L'ex-frère et directeur du Collège Saint-Hilaire Jean-Paul Thibault, 74 ans, vit ses dernières semaines de liberté. Le ministère public veut l'envoyer à l'ombre pour les huit prochaines années en raison des crimes sexuels qu'il a commis à l'endroit de six élèves. La défense réclame plutôt quatre ans d'emprisonnement.

Un texte de Geneviève Garon

L.S. avait 12 ans lorsqu'il a connu le frère Jean-Paul Thibault en 1981, au Collège Saint-Hilaire. Ce dernier l'a agressé sexuellement à répétition jusqu'à son secondaire 3, en 1985. L'ex-frère est passé des attouchements à la masturbation et aux fellations, que ce soit à l'école ou encore lors de sorties en camping, en ski ou au monastère de la congrégation. Il a habilement tissé sa toile autour de l'enfant.

« Sournoisement, il est devenu ami avec mes parents et il sortait avec eux, confie la victime. Mes parents avaient donc une entière confiance pour me laisser aller avec lui dans le cadre des activités autres que l'école. »

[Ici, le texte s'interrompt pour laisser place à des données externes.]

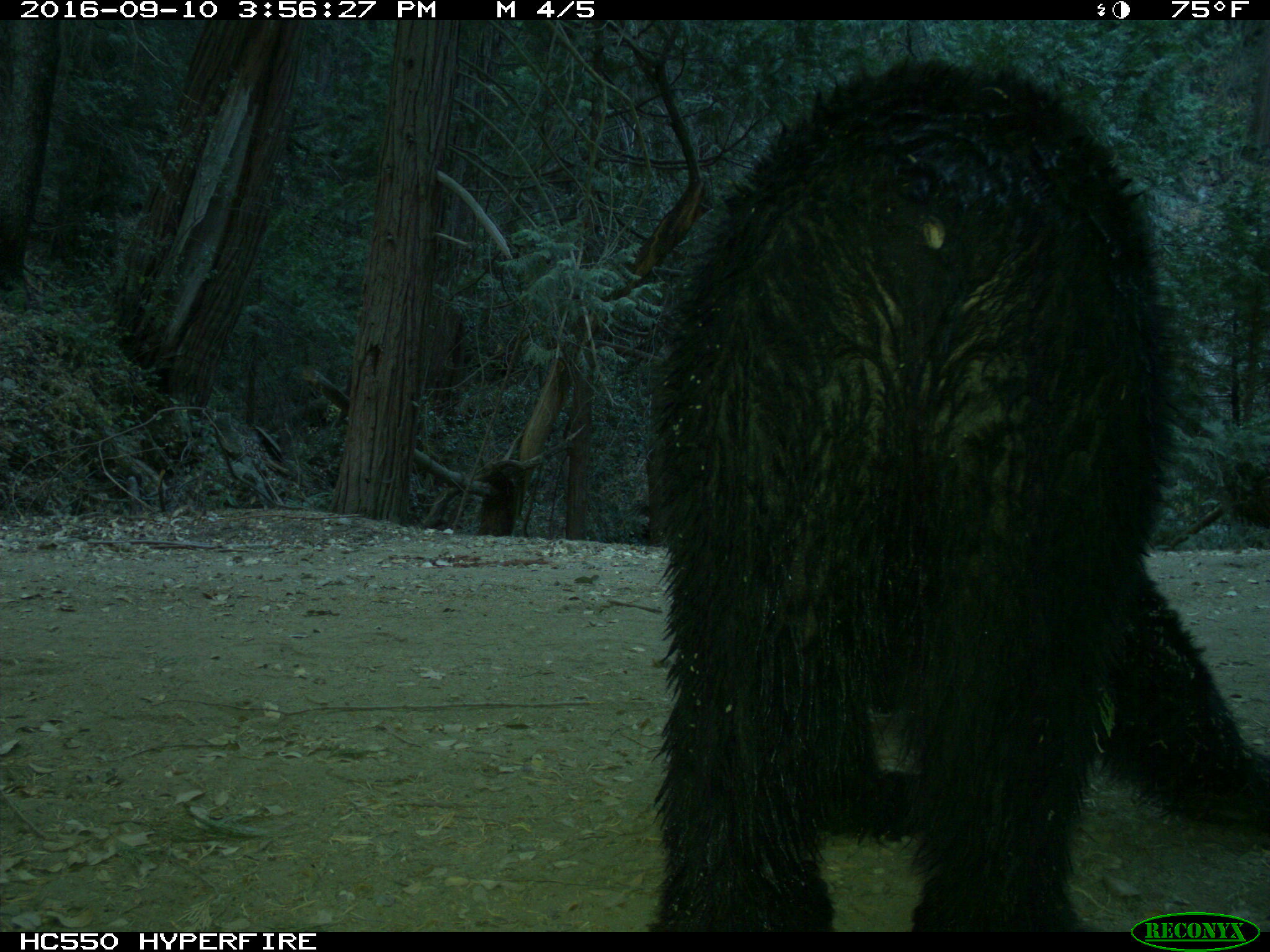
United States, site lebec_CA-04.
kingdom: Animalia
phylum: Chordata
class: Mammalia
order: Carnivora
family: Ursidae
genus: Ursus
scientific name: Ursus americanus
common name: american black bear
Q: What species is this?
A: Ursus americanus (american black bear).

L.S. a gardé le silence sur ce lourd secret pendant une trentaine d'années. Mais la souffrance ne l'a jamais quitté.

« Ça gruge par en dedans. C'est des sentiments de culpabilité, explique-t-il. Et puis c'est juste en traversant le processus que tu te rends compte, finalement, que tu dois accepter que tu es une victime là-dedans. À 12 ans, tu n'as pas le mental, tu n'as pas la force de défier un directeur d'école qui est en plus le prêtre. »

Lorsque ses enfants ont atteint l'âge qu'il avait lors des agressions, il a trouvé le courage de dénoncer le prêtre. Cinq autres hommes ont brisé le silence.

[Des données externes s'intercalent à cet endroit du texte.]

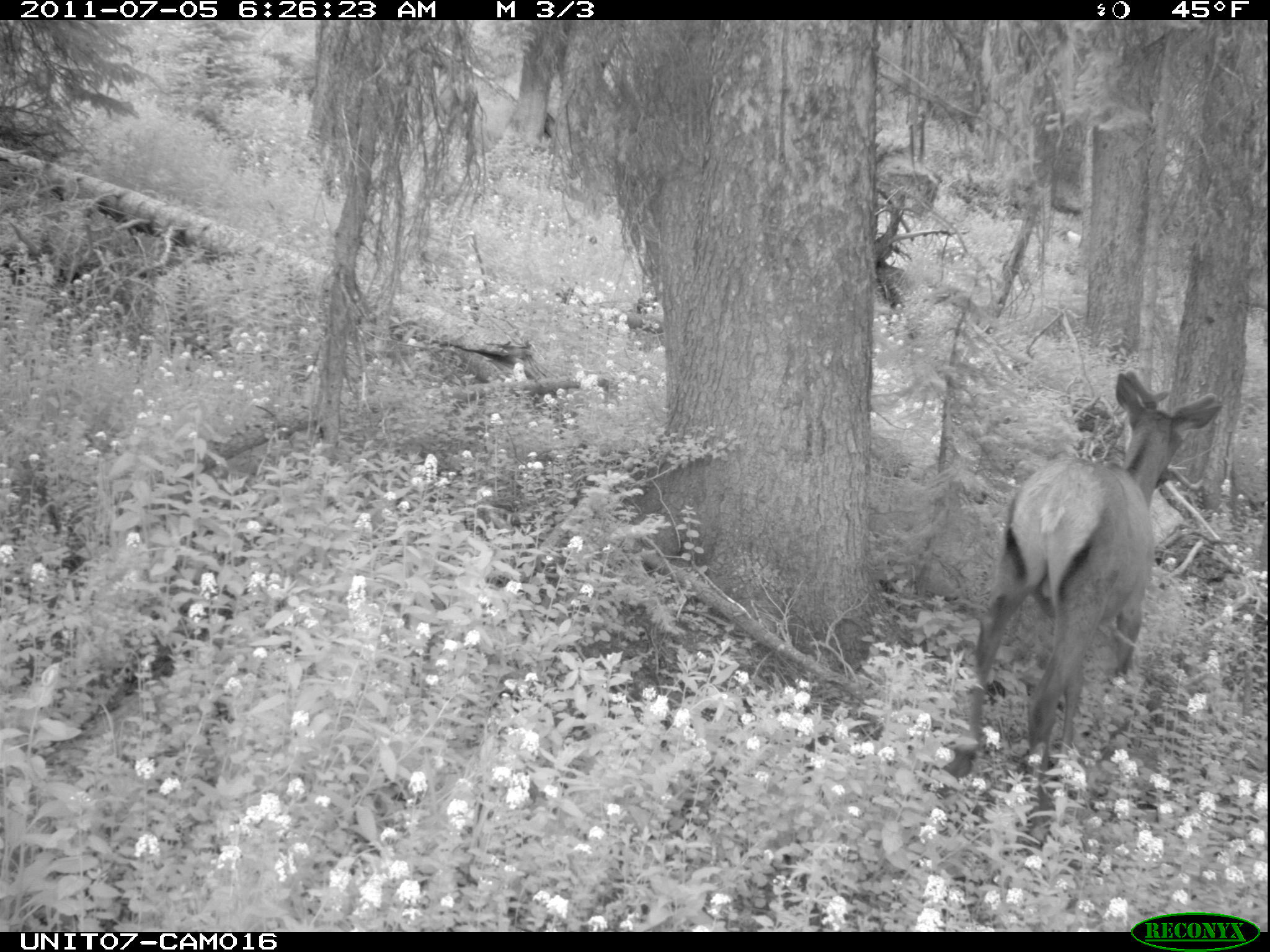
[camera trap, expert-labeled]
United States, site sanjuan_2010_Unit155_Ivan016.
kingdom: Animalia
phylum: Chordata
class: Mammalia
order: Artiodactyla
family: Cervidae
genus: Cervus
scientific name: Cervus elaphus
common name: red deer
Cervus elaphus (red deer).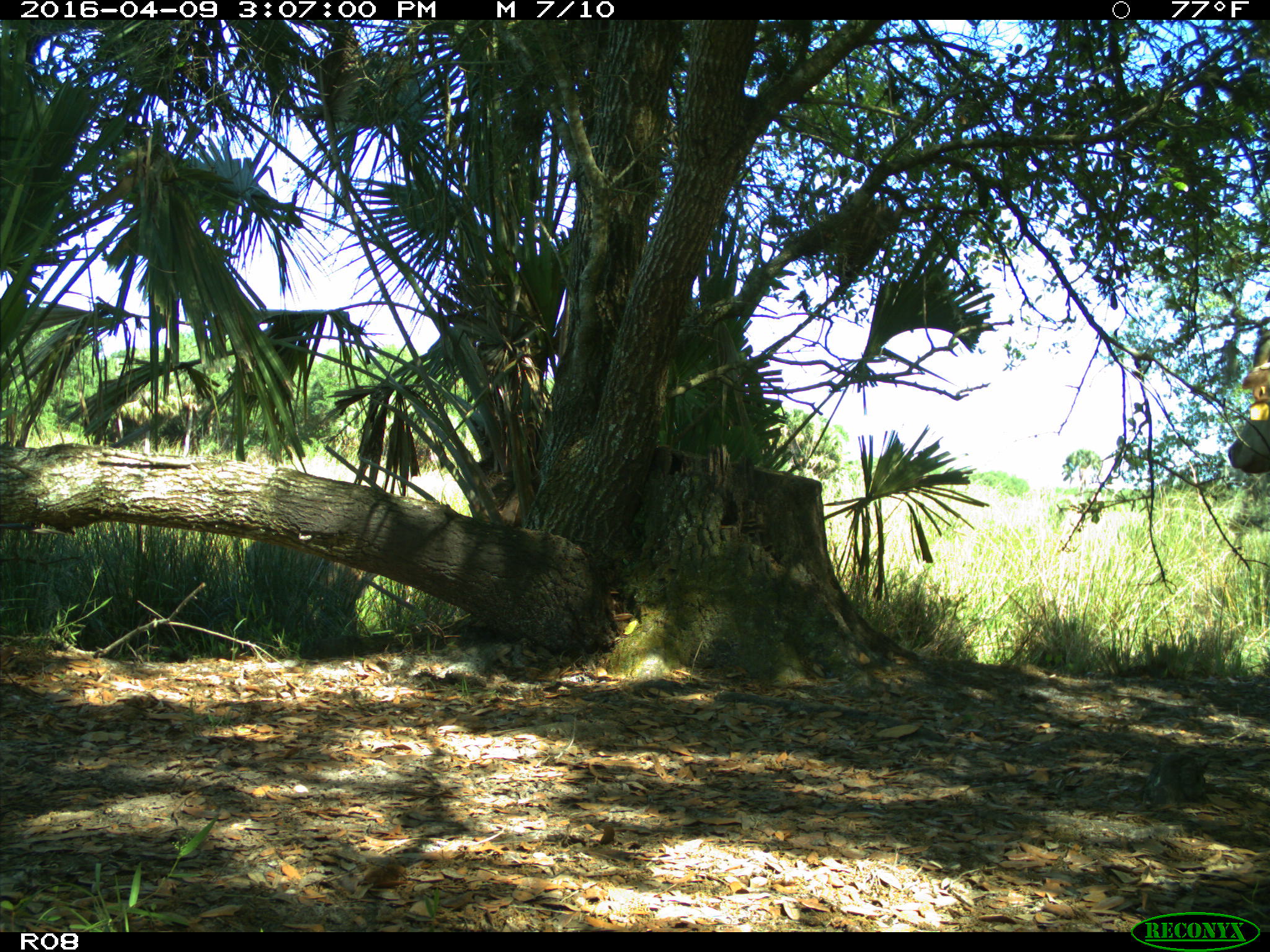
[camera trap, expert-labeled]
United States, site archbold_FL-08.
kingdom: Animalia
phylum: Chordata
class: Mammalia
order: Artiodactyla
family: Bovidae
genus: Bos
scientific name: Bos taurus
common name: domestic cow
Bos taurus (domestic cow).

Le 3 août dernier, Jean-Paul Thibault a plaidé coupable à 10 chefs d'accusation, notamment agression sexuelle et attentat à la pudeur.

Un message de dénonciation, selon la Couronne

Mardi, au palais de justice de Saint-Hyacinthe, L.S. a assisté aux observations sur la peine à imposer à son agresseur. La procureure de la Couronne, Marie-Claude Morin, a répété à plusieurs reprises que l'ancien religieux de la congrégation des frères de Notre-Dame de la Miséricorde a abusé de la confiance des jeunes les plus vulnérables et de leur famille.

Au moment où [les jeunes] se construisaient comme hommes, Jean-Paul Thibault entrait et ravageait des assises déjà fragiles.

Marie-Claude Morin, procureure de la Couronne

Le juge Gilles Charpentier a ajouté qu'en tant que prêtre et directeur du Collège, l'agresseur était en « situation d'autorité maximale ».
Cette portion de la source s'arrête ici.